The Pipe Organ at Christ Church Waltham

Real pipe organs are becoming increasingly rare, as churches and other institutions are forced by budgetary restrictions to opt for the less expensive and easier to maintain electronic organ. Of course any organ expert (or even novice) will tell you that there is simply no comparison between electronic and pipe organs. Whereas electronic organs are mass produced in factories to create generic sounds, each pipe organ is unique and is designed specifically for a certain listening space. PipeOrgans.com describes the difference as “analogous to the difference of monophonic sounds compared to stereophonic sounds multiplied many, many times over.”

The organ at Christ Church Waltham was designed and built by Cole and Woodberry in 1898 – the same time that the church itself was built – and is comprised of 1,734 pipes and two manuals. There is a third manual that has never been operational, but is available should the church choose to expand and add more pipes to accommodate this manual. Cole and Woodberry were organ builders that operated in the Boston area from 1870 to around 1924. Horatio Parker, who was the organist at Trinity Church in Boston at that time, approved the specifications for the organ. Although recognized as a fine composer himself, Parker is best remembered as the teacher of Charles Ives, one of America’s greatest composers.

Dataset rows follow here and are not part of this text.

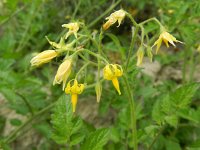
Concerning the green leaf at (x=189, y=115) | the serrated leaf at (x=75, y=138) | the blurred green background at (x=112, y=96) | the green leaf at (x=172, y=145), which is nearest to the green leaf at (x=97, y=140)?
the serrated leaf at (x=75, y=138)

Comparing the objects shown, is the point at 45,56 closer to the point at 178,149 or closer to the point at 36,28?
the point at 178,149

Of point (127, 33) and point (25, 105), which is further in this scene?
point (127, 33)

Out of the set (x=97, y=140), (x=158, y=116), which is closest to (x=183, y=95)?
(x=158, y=116)

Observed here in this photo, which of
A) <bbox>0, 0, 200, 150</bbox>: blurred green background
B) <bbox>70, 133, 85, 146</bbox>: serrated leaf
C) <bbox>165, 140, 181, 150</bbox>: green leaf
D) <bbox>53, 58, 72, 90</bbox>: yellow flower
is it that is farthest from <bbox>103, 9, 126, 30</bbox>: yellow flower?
<bbox>165, 140, 181, 150</bbox>: green leaf

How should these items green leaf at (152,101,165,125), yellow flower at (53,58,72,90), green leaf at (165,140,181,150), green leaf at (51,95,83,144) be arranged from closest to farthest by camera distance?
yellow flower at (53,58,72,90), green leaf at (51,95,83,144), green leaf at (152,101,165,125), green leaf at (165,140,181,150)

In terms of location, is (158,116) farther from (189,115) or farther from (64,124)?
(64,124)

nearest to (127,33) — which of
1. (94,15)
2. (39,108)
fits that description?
(94,15)

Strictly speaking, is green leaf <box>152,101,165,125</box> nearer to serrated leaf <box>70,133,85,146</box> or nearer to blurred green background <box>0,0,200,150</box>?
blurred green background <box>0,0,200,150</box>
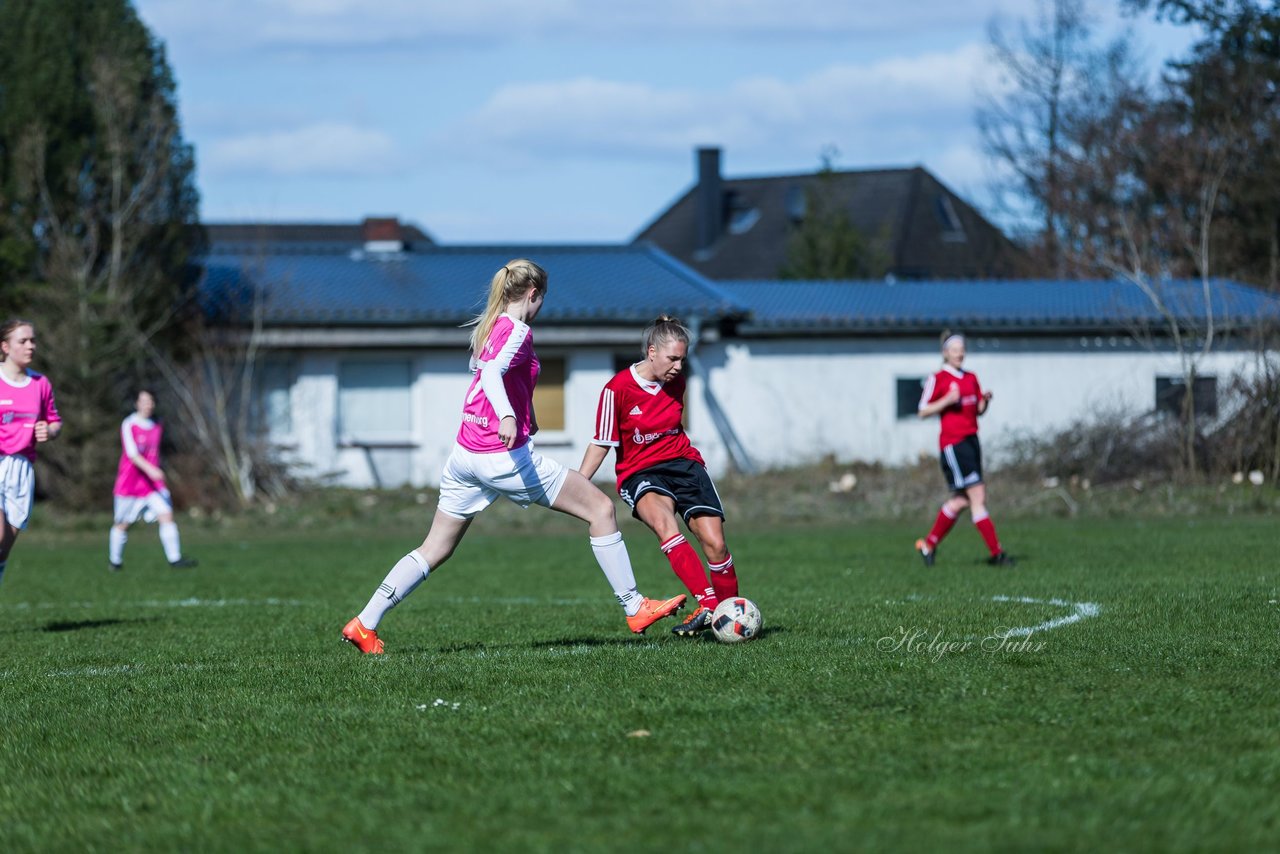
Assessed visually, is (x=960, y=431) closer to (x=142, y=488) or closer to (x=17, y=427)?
(x=17, y=427)

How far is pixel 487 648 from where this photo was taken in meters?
8.45

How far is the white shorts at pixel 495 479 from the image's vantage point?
25.6 ft

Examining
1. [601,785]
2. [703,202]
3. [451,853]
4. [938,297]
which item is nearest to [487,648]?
[601,785]

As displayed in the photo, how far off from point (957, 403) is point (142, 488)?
9.05 metres

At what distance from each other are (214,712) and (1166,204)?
36.9 m

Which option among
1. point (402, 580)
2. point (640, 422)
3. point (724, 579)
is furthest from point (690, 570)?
point (402, 580)

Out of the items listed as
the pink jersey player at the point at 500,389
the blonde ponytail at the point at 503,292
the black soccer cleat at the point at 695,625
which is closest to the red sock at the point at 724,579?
the black soccer cleat at the point at 695,625

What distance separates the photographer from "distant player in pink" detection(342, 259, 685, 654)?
7.67m

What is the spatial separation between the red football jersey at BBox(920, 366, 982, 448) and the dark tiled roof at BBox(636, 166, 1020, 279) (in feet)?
119

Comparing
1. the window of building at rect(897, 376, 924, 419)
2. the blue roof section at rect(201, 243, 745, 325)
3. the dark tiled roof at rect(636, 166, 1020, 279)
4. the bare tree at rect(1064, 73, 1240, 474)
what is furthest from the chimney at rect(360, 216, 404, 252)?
the dark tiled roof at rect(636, 166, 1020, 279)

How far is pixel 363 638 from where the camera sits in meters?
8.17

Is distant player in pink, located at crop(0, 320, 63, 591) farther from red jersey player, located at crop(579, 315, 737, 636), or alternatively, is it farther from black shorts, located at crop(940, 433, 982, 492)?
black shorts, located at crop(940, 433, 982, 492)

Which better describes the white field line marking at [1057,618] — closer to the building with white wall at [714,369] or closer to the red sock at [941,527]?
the red sock at [941,527]

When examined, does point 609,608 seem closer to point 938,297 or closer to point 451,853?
point 451,853
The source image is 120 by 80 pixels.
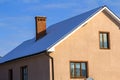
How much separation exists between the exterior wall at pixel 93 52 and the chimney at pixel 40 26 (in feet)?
18.2

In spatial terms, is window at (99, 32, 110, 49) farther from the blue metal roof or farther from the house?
the blue metal roof

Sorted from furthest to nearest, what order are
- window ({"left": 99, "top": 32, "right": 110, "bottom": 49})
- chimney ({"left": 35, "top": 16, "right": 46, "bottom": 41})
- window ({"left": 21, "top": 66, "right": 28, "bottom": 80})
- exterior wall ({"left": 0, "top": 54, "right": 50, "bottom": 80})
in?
1. chimney ({"left": 35, "top": 16, "right": 46, "bottom": 41})
2. window ({"left": 21, "top": 66, "right": 28, "bottom": 80})
3. window ({"left": 99, "top": 32, "right": 110, "bottom": 49})
4. exterior wall ({"left": 0, "top": 54, "right": 50, "bottom": 80})

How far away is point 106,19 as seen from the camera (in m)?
30.8

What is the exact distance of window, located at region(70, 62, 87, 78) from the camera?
1148 inches

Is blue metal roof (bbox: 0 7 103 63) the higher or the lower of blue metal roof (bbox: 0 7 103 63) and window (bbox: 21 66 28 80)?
the higher

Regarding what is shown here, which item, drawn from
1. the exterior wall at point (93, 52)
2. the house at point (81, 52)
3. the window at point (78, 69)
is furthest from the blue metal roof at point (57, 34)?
the window at point (78, 69)

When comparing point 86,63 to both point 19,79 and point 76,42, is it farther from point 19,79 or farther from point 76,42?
point 19,79

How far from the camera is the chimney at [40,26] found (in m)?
34.3

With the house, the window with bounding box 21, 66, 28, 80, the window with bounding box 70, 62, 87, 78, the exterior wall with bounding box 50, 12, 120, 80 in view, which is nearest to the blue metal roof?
the house

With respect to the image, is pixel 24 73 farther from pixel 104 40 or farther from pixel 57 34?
pixel 104 40

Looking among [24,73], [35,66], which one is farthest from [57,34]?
[24,73]

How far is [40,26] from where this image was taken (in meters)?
34.3

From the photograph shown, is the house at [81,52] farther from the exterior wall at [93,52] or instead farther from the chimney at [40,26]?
the chimney at [40,26]

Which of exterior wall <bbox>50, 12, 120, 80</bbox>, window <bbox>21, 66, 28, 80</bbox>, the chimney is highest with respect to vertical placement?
the chimney
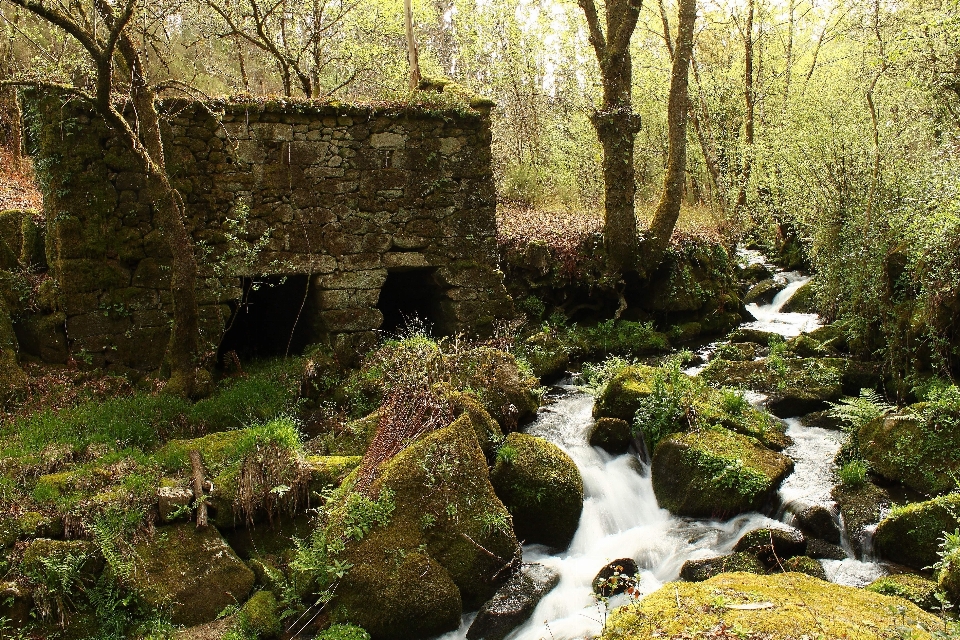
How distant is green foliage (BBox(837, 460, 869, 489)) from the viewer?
6566mm

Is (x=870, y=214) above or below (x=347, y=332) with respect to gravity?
above

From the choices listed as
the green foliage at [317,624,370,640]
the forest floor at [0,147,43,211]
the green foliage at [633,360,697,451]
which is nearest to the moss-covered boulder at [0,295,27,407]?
the forest floor at [0,147,43,211]

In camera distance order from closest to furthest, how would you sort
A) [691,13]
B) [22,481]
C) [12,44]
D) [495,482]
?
1. [22,481]
2. [495,482]
3. [691,13]
4. [12,44]

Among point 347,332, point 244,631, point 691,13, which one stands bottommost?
point 244,631

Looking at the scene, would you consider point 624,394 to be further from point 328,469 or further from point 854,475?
point 328,469

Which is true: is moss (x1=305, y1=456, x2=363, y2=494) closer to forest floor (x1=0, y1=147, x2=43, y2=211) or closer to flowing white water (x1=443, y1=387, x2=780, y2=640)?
flowing white water (x1=443, y1=387, x2=780, y2=640)

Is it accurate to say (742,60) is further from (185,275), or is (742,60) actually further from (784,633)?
(784,633)

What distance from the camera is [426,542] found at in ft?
18.5

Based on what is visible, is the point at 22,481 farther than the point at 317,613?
Yes

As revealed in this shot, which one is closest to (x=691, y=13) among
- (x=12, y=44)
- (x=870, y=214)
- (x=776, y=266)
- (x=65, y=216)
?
(x=870, y=214)

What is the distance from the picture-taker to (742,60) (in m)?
20.6

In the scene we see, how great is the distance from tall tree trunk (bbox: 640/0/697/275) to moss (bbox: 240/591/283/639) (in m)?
8.99

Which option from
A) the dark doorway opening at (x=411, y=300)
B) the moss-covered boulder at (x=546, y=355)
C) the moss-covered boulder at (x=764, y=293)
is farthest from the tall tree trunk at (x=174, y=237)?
the moss-covered boulder at (x=764, y=293)

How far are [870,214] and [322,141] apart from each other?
7616mm
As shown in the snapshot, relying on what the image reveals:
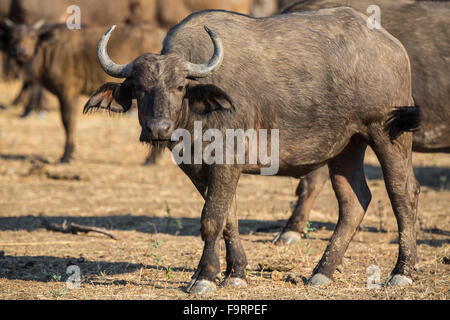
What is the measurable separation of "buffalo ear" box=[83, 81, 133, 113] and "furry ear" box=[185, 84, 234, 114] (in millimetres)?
505

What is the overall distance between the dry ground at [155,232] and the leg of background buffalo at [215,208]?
15 centimetres

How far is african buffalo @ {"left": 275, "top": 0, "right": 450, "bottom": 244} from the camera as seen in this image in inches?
278

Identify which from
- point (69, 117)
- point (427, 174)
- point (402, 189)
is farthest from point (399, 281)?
point (69, 117)

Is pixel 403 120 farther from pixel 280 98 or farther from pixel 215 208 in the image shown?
pixel 215 208

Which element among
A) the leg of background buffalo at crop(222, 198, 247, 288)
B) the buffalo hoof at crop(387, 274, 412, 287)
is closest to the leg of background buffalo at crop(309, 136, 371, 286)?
the buffalo hoof at crop(387, 274, 412, 287)

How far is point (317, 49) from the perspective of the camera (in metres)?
5.70

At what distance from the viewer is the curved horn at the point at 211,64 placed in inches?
203

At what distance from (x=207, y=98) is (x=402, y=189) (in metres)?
1.79

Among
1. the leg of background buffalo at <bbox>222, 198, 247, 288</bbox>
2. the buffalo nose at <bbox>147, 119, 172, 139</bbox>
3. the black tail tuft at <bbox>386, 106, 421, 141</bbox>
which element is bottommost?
the leg of background buffalo at <bbox>222, 198, 247, 288</bbox>

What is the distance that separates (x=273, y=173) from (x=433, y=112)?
7.17ft

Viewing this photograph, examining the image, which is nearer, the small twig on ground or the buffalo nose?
the buffalo nose

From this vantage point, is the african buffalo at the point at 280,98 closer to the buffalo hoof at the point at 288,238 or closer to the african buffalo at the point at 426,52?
the african buffalo at the point at 426,52

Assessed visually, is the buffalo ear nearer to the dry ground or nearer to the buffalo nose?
the buffalo nose
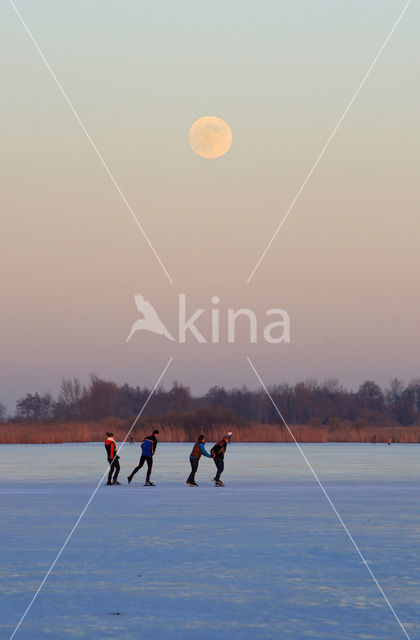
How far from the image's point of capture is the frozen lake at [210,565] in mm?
7734

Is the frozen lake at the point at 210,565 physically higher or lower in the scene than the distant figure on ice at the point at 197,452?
lower

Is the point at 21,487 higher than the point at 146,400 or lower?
lower

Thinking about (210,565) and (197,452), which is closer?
(210,565)

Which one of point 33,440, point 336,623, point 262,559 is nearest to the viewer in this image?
point 336,623

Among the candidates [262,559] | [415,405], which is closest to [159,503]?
[262,559]

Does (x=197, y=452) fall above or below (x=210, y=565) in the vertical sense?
above

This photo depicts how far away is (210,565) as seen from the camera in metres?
10.8

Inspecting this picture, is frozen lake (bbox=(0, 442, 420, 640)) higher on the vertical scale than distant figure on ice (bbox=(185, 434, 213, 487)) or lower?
lower

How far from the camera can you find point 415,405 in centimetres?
14138

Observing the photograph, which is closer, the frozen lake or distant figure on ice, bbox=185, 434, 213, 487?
the frozen lake

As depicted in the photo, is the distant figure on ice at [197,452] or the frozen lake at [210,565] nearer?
the frozen lake at [210,565]

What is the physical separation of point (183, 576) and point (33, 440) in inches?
1869

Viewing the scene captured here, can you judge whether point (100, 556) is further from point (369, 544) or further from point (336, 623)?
point (336, 623)

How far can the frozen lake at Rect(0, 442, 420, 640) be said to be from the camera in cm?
773
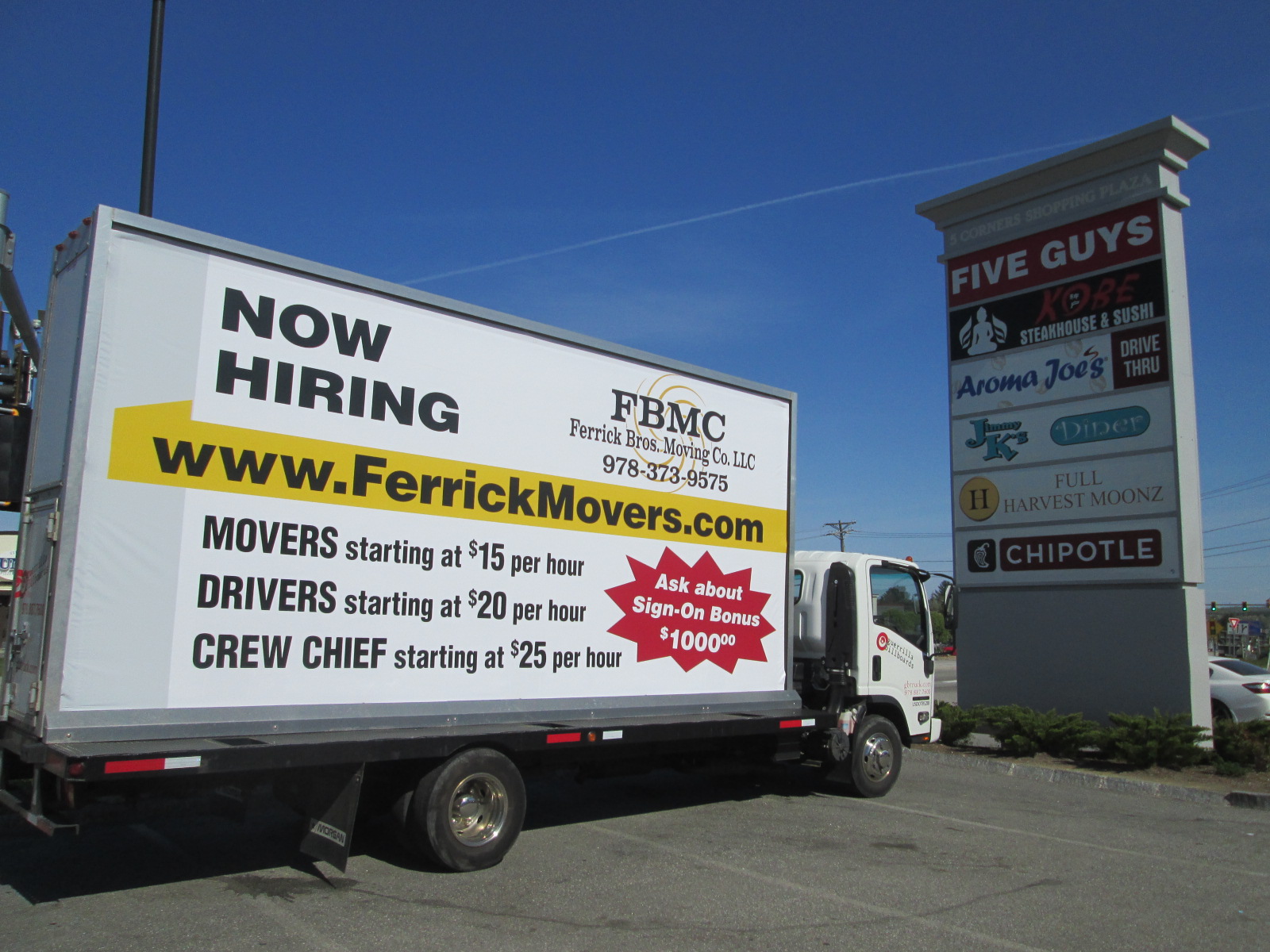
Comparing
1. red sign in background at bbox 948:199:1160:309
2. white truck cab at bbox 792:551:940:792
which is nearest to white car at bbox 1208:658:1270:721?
red sign in background at bbox 948:199:1160:309

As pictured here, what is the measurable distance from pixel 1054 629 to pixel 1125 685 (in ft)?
4.00

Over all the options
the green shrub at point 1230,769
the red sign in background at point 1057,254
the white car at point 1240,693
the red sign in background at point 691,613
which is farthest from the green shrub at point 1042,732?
the red sign in background at point 1057,254

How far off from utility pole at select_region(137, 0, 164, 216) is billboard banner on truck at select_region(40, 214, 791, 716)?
439 centimetres

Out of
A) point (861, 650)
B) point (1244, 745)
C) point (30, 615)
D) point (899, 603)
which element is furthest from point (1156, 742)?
point (30, 615)

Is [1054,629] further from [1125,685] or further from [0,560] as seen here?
[0,560]

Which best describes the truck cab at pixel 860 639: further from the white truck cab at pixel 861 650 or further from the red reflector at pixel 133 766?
the red reflector at pixel 133 766

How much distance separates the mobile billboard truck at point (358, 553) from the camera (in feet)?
16.7

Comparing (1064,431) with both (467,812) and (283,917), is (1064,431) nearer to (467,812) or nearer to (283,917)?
(467,812)

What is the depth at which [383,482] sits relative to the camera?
6062mm

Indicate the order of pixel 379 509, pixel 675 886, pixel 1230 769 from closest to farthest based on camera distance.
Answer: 1. pixel 379 509
2. pixel 675 886
3. pixel 1230 769

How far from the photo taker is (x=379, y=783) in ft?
21.3

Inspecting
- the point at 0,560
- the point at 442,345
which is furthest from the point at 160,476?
the point at 0,560

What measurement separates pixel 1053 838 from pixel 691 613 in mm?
3740

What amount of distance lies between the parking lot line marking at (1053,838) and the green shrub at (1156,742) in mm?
4108
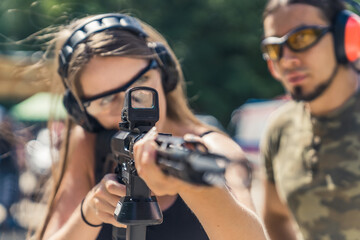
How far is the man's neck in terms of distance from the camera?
224 cm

In 1925 the chancel of Christ Church was completed revised with the wood panels and present altar. At that time the organ was also renovated, this time by Hook and Hastings, a company that operated in the Boston area from 1827 to 1935. In its day, Hook and Hastings was considered the premier organ building company in America.

The Morel Organ Company, based in Arlington, Massachusetts, completed the last renovations to the organ in 1981. The church spent more than $18,000 on this work, opening up several of the wooden panels to increase sound projection, and adding entirely new stops to the organ’s sound repertoire. Thomas Murray, an internationally renowned American organist who was the music director at the Cathedral Church of St. Paul in Boston at the time, gave the organ dedication recital on September 27, 1981. Murray himself described the newly refurbished organ as a “most adequate [instrument] for the support of hearty congregational singing and artistic accompaniment of the choir.”